* [Atividade]: No trecho apresentado, sobre poesia, encontra-se a frase "O corpo é onde tudo se passa, onde os afetos acontecem". Traduza-a para o inglês.

* [Trecho apresentado]:
╔══
O urbano aparece nas suas três obras diante de uma perspectiva não somente da observância minuciosa dos objetos transcorridos em cada
estrofe, em cada ambiente, mas também dotando o eu lírico como um observador, mais precisamente um caminhante. Diante disso, como é
seu dia a dia na operação da inspiração cotidiana?

Acho que o poeta é sempre aquele que observa o mundo de forma mais intensa. Como se tentasse ter de novo aquele olhar inaugural, espantoso, sobre alguma coisa. Isso é algo natural, acredito, para quem escreve poesia. Então, vivo assim neste estado de observação poética quase que o tempo todo, seja estando na cidade ou no campo. Mesmo tendo estes
dois temas em meus poemas — a natureza e a vida urbana -, acho que quando estou nas montanhas, no campo ou perto do mar, este meu olhar se torna mais forte, consigo ver mais poesia fora da cidade do que dentro
dela.

Além dos versos curtos, a morte, o urbano, há também o objeto-corpo, corpo-objeto, ou seja, a sinestesia decorrente desse labor corporal.
Adriane Garcia, na orelha de seu novo livro, “Paisagens inclinadas”,
discorre um pouco sobre essa atividade dos movimentos sensoriais.

De que forma o corpo é importante no seu processo criativo?

O corpo é onde tudo se passa, onde os afetos acontecem. A tristeza, o
espanto, tudo o que nos acontece está no corpo, é o que nos faz viver e escrever. Quando a gente vê uma cena, um bicho, os olhos é que veem, as afecções do mundo acontecem sempre no corpo. Como diz Adriane Garcia na orelha do livro, “o corpo é o tradutor do mundo — de dentro
para fora e de fora para dentro”.

A animalidade, expressa em poemas tais quais “Ringue” (Quênia); “Patagônia (II)” (Coração Cansado); e “Neste dia” (Paisagens inclinadas)
concorrem a um panorama também de sua própria voz poética. Fale um
pouco sobre isso.

Sim, a animalidade aparece nos livros como parte do que somos. Gosto de pensar no ser humano integrado à natureza, como um animal que faz parte dela. Neste aspecto, como qualquer bicho, somos sempre fuga e enfrentamento, todo dia temos que recomeçar a luta pela vida.

O que nos diferencia, talvez, seja a consciência de nossa solidão, de nossa morte. Como já escreveu Novalis:

“Estamos sós com tudo aquilo que
amamos”.

Em seu primeiro livro há várias dedicatórias, a exemplo dos nomes Bartolomeu Campos de Queirós; Yasmin Nigri e Ismar Tirelli Neto.

A escritora e pesquisadora Luciana di Leone em “Poesia e escolhas afetivas (Editora Rocco)” relata sobre os vínculos entre a poesia e o leitor e sua consequente entrega, produzindo afeto entre os dois entes.
╚══
* [Conjunto de dados]:
╔══
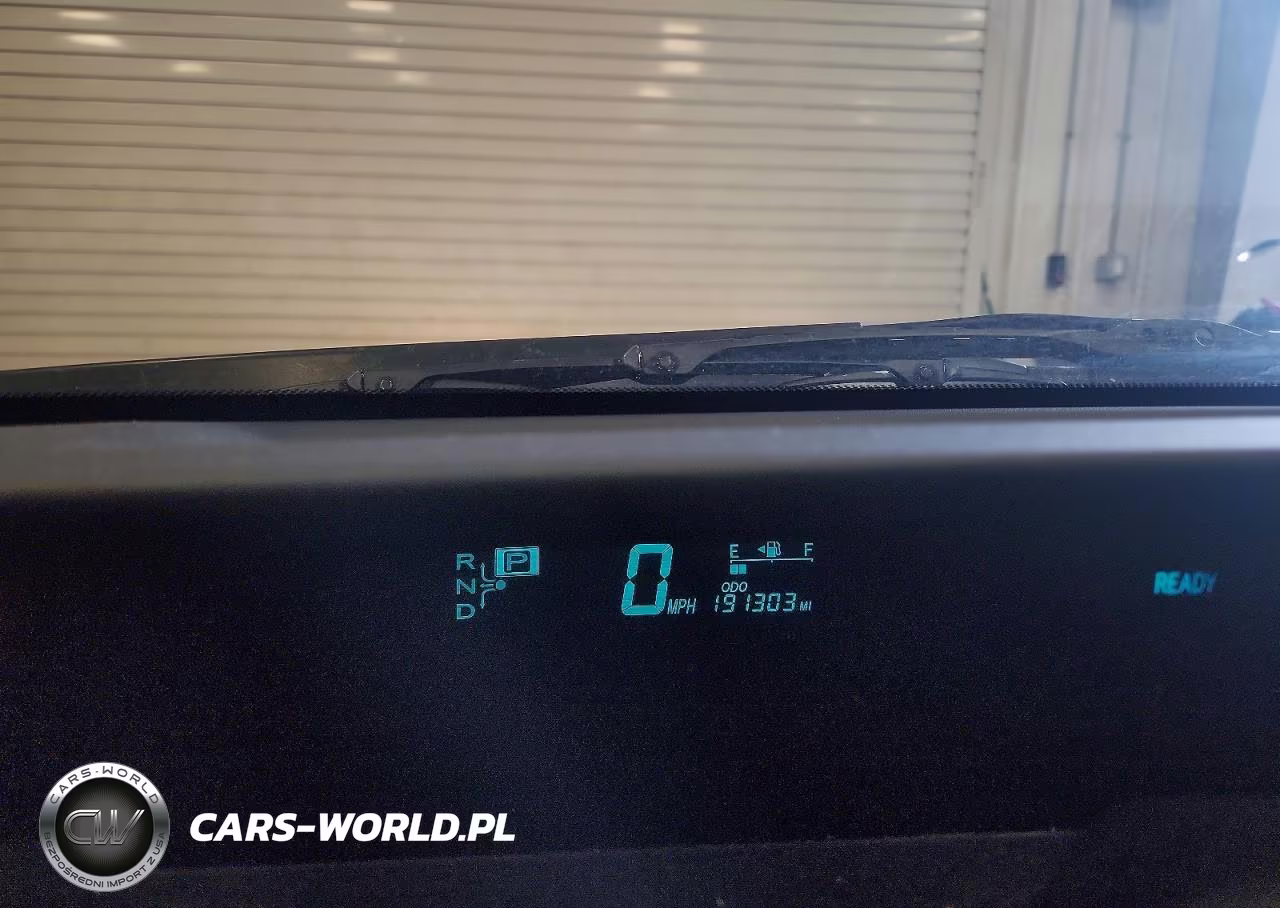 2008 Toyota Prius Base VIN:JTDKB20UX87817173 - 9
╚══
* [Resposta]: The body is where everything takes place, where feelings happen.